## BEGIN Materials provided

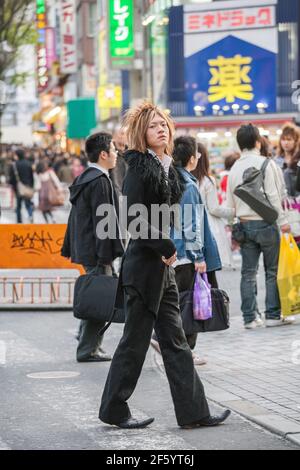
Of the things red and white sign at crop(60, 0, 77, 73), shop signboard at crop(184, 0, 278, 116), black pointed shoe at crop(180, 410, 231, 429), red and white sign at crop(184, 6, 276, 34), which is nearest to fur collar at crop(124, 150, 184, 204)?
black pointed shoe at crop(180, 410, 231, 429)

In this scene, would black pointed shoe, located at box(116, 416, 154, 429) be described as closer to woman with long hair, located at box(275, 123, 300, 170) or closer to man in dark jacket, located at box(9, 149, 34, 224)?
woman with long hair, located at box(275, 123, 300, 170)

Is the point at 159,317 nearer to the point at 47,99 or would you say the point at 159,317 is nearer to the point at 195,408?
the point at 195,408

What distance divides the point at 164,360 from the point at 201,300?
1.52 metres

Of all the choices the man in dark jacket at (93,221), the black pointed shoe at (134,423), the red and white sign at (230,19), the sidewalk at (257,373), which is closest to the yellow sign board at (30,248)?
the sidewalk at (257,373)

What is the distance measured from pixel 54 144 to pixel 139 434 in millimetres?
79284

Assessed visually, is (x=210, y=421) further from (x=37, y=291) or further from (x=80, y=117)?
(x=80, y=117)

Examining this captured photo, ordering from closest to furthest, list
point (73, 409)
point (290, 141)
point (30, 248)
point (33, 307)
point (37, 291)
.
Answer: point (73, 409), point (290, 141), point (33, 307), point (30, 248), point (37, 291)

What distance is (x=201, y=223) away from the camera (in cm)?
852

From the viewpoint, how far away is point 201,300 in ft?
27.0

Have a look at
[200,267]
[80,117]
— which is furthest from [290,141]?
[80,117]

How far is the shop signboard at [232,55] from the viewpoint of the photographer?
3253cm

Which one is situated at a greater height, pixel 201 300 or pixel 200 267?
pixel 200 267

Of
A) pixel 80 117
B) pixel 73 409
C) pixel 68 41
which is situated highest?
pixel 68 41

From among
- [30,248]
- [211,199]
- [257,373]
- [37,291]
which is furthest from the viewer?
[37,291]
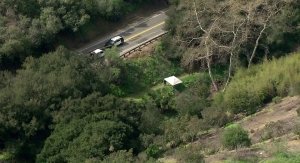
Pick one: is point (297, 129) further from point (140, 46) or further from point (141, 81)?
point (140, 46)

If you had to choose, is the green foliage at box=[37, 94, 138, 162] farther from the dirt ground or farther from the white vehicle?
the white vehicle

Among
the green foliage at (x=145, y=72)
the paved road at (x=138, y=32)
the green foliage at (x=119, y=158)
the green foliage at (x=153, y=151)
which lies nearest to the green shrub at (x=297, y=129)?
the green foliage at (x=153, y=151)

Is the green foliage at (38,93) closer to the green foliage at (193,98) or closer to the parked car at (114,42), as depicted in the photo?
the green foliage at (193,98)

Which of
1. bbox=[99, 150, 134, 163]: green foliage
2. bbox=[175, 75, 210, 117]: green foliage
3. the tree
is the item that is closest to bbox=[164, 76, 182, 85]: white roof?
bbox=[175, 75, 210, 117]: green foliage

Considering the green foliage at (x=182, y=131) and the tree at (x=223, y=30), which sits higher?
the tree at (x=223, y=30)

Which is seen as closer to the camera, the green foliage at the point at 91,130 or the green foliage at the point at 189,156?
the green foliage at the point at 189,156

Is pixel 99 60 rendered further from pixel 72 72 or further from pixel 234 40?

## END Materials provided

Quote each entry above verbatim and drop the pictures.

Of the things red and white sign at crop(60, 0, 77, 73), shop signboard at crop(184, 0, 278, 116), black pointed shoe at crop(180, 410, 231, 429), red and white sign at crop(184, 6, 276, 34), which is nearest to fur collar at crop(124, 150, 184, 204)?
black pointed shoe at crop(180, 410, 231, 429)

In this scene, would black pointed shoe, located at box(116, 416, 154, 429) be described as closer to woman with long hair, located at box(275, 123, 300, 170) or closer to man in dark jacket, located at box(9, 149, 34, 224)?
woman with long hair, located at box(275, 123, 300, 170)

Is the point at 159,317 nearer to the point at 47,99 or would you say the point at 159,317 is nearer to the point at 195,408?
the point at 195,408

What distance divides the point at 164,360 from the point at 201,300?
1.52 metres

Of all the choices the man in dark jacket at (93,221), the black pointed shoe at (134,423), the red and white sign at (230,19), the sidewalk at (257,373), which is closest to the yellow sign board at (30,248)?
the sidewalk at (257,373)

What is the distance measured from pixel 54 144 to pixel 139 434 in millimetres?
79284

Assessed visually, is (x=210, y=421) further from (x=37, y=291) or further from (x=80, y=117)?
(x=80, y=117)

Examining this captured photo, ordering from closest to furthest, list
point (73, 409)
point (290, 141)
point (30, 248)
point (33, 307)
point (37, 291)
.
Answer: point (73, 409), point (290, 141), point (33, 307), point (30, 248), point (37, 291)

What distance is (x=201, y=223) away from the camera (in cm)?
852

From the viewpoint, how far away is point 201,300 in ft?
27.0

Have a look at
[200,267]
[80,117]
— which is furthest from [290,141]?
[80,117]

How far is the shop signboard at [232,55] from the viewpoint of the photographer?
3253cm

Which one is situated at a greater height, pixel 201 300 or pixel 200 267?
pixel 200 267

Of
A) pixel 80 117
B) pixel 73 409
C) pixel 68 41
which is situated highest?
pixel 68 41

From among
- [30,248]
- [211,199]
- [257,373]
- [37,291]
which is furthest from the viewer?
[37,291]
Pick one: is point (297, 129) further from point (140, 46) or further from point (141, 81)?
point (140, 46)

If you had to choose, is the green foliage at box=[37, 94, 138, 162] farther from the dirt ground or farther from the white vehicle?
the white vehicle

Among
the green foliage at (x=145, y=72)
the paved road at (x=138, y=32)
the green foliage at (x=119, y=158)
the green foliage at (x=153, y=151)
which lies nearest to the green shrub at (x=297, y=129)?
the green foliage at (x=153, y=151)

Is the green foliage at (38,93) closer to the green foliage at (193,98) or closer to the parked car at (114,42), as depicted in the photo?
the green foliage at (193,98)

Which of
1. bbox=[99, 150, 134, 163]: green foliage
2. bbox=[175, 75, 210, 117]: green foliage
3. the tree
is the item that is closest to bbox=[164, 76, 182, 85]: white roof?
bbox=[175, 75, 210, 117]: green foliage

Considering the green foliage at (x=182, y=131) and the tree at (x=223, y=30), which sits higher?
the tree at (x=223, y=30)

Which is seen as closer to the camera, the green foliage at the point at 91,130 or the green foliage at the point at 189,156?
the green foliage at the point at 189,156

Is pixel 99 60 rendered further from pixel 72 72 or further from pixel 234 40?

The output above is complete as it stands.